● Dataset excerpts:
+++
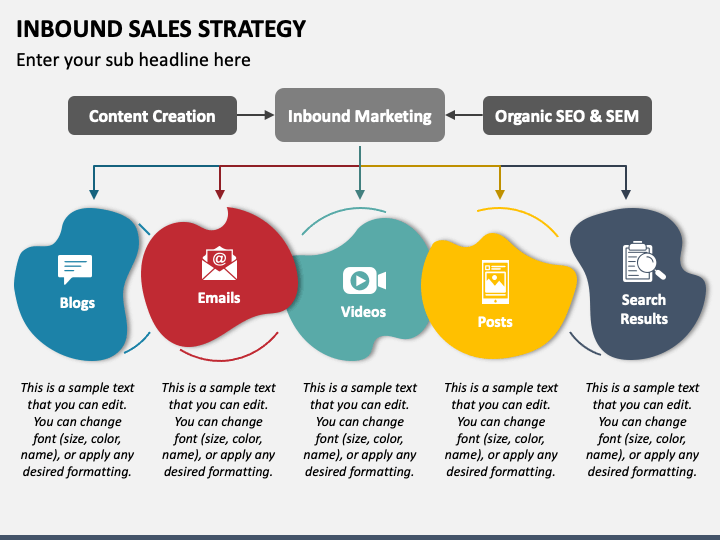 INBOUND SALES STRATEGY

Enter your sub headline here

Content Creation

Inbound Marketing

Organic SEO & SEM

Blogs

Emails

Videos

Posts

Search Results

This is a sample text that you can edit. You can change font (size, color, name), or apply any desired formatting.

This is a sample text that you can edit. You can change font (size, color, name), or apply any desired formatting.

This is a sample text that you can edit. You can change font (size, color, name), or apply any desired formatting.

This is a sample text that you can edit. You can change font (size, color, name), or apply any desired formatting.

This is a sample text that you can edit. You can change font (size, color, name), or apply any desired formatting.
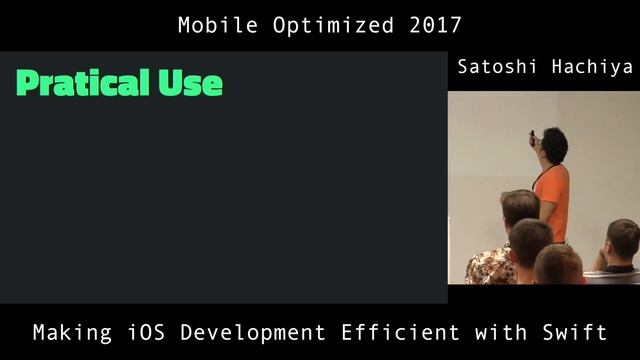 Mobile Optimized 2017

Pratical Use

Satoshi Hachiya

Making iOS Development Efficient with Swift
+++
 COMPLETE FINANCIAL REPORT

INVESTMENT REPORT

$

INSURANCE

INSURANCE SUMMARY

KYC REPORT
+++
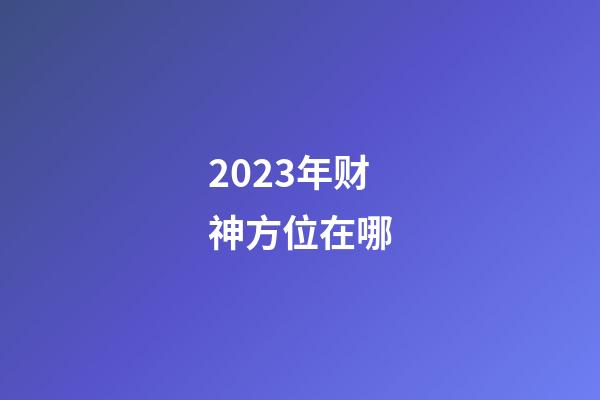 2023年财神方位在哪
+++
Look through the entries for the string "REPORT". Every line that has it belongs in the answer.

● Solved problem:
 COMPLETE FINANCIAL REPORT
INVESTMENT REPORT
KYC REPORT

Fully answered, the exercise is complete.